В этой короткой и жуткой притче – написана она в 1835 году – мы уже оказываемся в мире Германа Мелвилла, в мире Кафки. В мире загадочных кар и непостижимых прегрешений. Мне скажут, что в этом нет ничего странного – ведь мир Кафки – это иудаизм, а мир Готорна – гнев и кары Ветхого завета. Замечание справедливое, но не выходящее за пределы этики, а ужасную историю Векфилда и многие истории Кафки объединяет не только общая этическая основа, но также общая эстетическая позиция. Это, например, явная тривиальность протагониста, контрастирующая с масштабами его падения и отдающая его, уже совсем беспомощного, во власть Фурий. Это и смутный фон, на котором особенно четки контуры кошмара. В других рассказах Готорн воссоздает романтическое прошлое; в этом же он ограничивается буржуазным Лондоном, толпы которого, кроме того, ему нужны, чтобы спрятать героя.
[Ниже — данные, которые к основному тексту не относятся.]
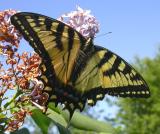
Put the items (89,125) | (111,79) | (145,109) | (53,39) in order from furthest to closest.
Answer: (145,109) → (111,79) → (53,39) → (89,125)

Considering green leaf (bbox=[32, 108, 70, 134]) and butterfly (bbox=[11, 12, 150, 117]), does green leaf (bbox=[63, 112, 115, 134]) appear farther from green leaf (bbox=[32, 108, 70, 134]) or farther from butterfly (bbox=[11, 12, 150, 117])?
butterfly (bbox=[11, 12, 150, 117])

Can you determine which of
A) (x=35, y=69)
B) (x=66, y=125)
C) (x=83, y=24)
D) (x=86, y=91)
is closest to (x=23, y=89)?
(x=35, y=69)

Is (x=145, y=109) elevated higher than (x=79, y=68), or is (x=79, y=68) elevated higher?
(x=145, y=109)

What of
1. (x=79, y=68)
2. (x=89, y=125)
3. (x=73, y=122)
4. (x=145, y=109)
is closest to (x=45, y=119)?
(x=73, y=122)

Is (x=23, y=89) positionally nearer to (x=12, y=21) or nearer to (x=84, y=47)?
(x=12, y=21)

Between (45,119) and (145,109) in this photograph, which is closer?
(45,119)

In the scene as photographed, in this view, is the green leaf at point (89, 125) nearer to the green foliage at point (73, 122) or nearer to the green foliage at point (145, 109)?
the green foliage at point (73, 122)

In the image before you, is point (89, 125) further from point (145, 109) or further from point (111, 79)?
point (145, 109)

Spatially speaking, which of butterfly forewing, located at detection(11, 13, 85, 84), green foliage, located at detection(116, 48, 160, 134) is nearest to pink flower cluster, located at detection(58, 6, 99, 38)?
butterfly forewing, located at detection(11, 13, 85, 84)

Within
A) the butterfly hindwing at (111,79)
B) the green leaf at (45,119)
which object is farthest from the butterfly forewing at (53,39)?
the green leaf at (45,119)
Здесь я хотел бы, ничуть не умаляя значение Готорна, сделать одно замечание. Тот факт, тот странный факт, что в рассказе Готорна, написанном в начале XIX века, мы ощущаем тот же дух, что и в рассказах Кафки, работавшего в начале XX века, не должен заслонять от нас то обстоятельство, что дух Кафки создавался, определялся Кафкой. «Векфилд» предвещает Франца Кафку, однако Кафка изменяет, углубляет наше восприятие «Векфилда». Долг тут взаимный: великий писатель создает своих предшественников. Он их создает и в какой-то мере оправдывает их существование. Чем был бы Марло без Шекспира?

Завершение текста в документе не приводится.